Dass Werkzeugherstellung (seit 2,5 Mio. Jahren) und Feuerunterhalt (seit 1,5 Mio. Jahren) "mental abilities" erforderten, hat der Archäologe John A. Gowlett (1982, 1984) überzeugend nachgewiesen. Interessant ist auch Thomas Grant Wynns Beschreibung der "evolution of spatial competence" (1989).

 

Alexander Marshack (1972, 1976) sieht seit etwa 500 000 Jahren "symbolische" Aktivitäten, beispielsweise Kalendernotationen, graviert auf Rinderrippen, und die gesprochene Sprache.

 

Seit Edward B. Tylors "Primitive Culture" (1871) und Sigmund Freuds "Totem und Tabu" (1913) geistern zahlreiche Spekulationen über Animismus und Totemismus, Schädelkult, Opfer und Kannibalismus, Seelen- und Geistervorstellungen des Homo erectus. Richard Fester (1974, 1978) und Marie E. P. König haben in den 70er Jahren eine ursprünglich weibliche und eine runde Weltordnung behauptet.

 

 

30 000 v. Chr.: "Explosion" der Kreativität und des symbolischen Verhaltens

 

Immerhin: Seit 30 000 Jahren haben wir eine derartige Fülle von künstlerischen Erzeugnissen, Höhlenmalereien und Zeichnungen, Plastiken und Schmuck, dass die Archäologin Margaret W. Conkey (1978, 1997) von einer "Explosion des symbolischen Verhaltens" spricht. Der Wissenschaftsredaktor John Edward Pfeiffer hat in einem wunderschönen Buch die "Creative Explosion" (1982) nachgezeichnet.

 

 

Jungsteinzeit: Der Mensch wird sesshaft

 

Gemäss der Archäologin Marija Gimbutas (1974) gibt es bereits seit 6000 v. Chr. Haus- und Tempelmodelle in Osteuropa, ab 3500 v.

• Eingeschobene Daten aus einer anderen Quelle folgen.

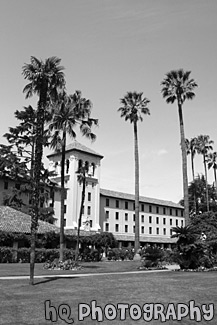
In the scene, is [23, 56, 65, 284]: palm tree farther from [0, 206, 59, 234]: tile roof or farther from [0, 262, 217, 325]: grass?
[0, 206, 59, 234]: tile roof

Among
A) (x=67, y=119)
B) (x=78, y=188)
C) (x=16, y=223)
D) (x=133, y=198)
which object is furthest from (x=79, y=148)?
(x=67, y=119)

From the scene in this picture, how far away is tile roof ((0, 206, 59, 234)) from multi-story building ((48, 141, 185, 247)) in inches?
690

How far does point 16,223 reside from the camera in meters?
43.1

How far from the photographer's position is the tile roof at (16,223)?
41.5 meters

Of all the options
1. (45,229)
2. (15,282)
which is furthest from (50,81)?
(45,229)

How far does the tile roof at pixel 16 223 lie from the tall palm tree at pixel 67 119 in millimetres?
13553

Chr. folgen sogenannte "Schreine" mit Figürchen und Ossuarien (Bestattungsurnen).

In Catal Hüyük (6000 v. Chr.) wurden unter anderem Kultschreine und Backöfen, Töpfereien, Plastiken aller Art, Lehmziegel und Siegelstempel ausgegraben. Seit etwa 3700 v. Chr. (Sialk III) wird Kupfer in Steinformen gegossen.

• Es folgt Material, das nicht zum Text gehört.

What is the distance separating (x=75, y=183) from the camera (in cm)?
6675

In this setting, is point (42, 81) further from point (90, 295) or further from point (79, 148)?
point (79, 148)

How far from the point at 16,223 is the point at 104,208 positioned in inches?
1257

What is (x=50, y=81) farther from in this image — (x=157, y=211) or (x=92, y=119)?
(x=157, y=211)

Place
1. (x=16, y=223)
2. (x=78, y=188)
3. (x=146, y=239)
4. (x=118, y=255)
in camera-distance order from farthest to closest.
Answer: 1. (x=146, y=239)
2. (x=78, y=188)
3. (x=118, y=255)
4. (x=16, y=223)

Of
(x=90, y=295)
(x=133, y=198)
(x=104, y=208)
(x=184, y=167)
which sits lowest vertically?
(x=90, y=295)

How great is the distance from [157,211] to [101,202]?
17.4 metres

Seit dieser Zeit  finden sich auch immer häufiger liebevoll gearbeitete kleine Modelle von Häusern, Schiffen, Wagen und Gespannen, später auch von handwerklichen Szenen (z. B. die kornreibende Magd, die bierbrauende Dienerin) als Grabbeigaben. Bei Prozessionen wurden ausser Opfergaben auch Kultsymbole und grosse Tierfiguren in feierlichem Zug zum Tempel getragen.

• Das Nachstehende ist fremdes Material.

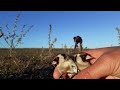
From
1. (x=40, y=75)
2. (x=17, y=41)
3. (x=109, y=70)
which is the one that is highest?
(x=17, y=41)

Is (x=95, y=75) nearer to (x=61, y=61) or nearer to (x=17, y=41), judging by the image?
(x=61, y=61)

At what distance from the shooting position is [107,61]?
2293mm

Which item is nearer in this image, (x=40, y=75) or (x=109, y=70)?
(x=109, y=70)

Grundrisse von Häusern, Festungen und Stadtmauern finden sich seit 2800 v. Chr. auf Paletten. Backmodel, Speckziegel und Spielsachen wurden in Mohenjo Daro (2500 v. Chr.) gefunden. Seit etwa 2000 v. Chr. sind Gliederpuppen erhalten. Wunderschön sind die Puppenhäuser, die im Grab des Mehet-Rê (2000 v. Chr.) gefunden wurden.

 

 

Mythen: Erklärung des Unbekannten durch Bekanntes

 

Schöne Schilderungen der alten Mythologien haben Ernst Topitsch ("Vom Ursprung und Ende der Metaphysik" 1958) und zahlreiche Gelehrte an einem Vortragszyklus in Cambridge, England, geboten (Carmen Blacker, Michael Loewe: "Ancient Cosmologies" 1975). Eine breite Übersicht geben Mircea Eliade (1959; 1974), Pierre Grimal (1963) Alexander Eliot (1976; 1990; 1993) und Roy Geoffrey Willis (1993).

 

Feministische Deutungen geben Elisabeth Gould Davis (1971) in The "First Sex" und Heide Göttner-Abendroth in ihrer erfolgreichen Zusammenstellung "Die Göttin und ihr Heros" (1980).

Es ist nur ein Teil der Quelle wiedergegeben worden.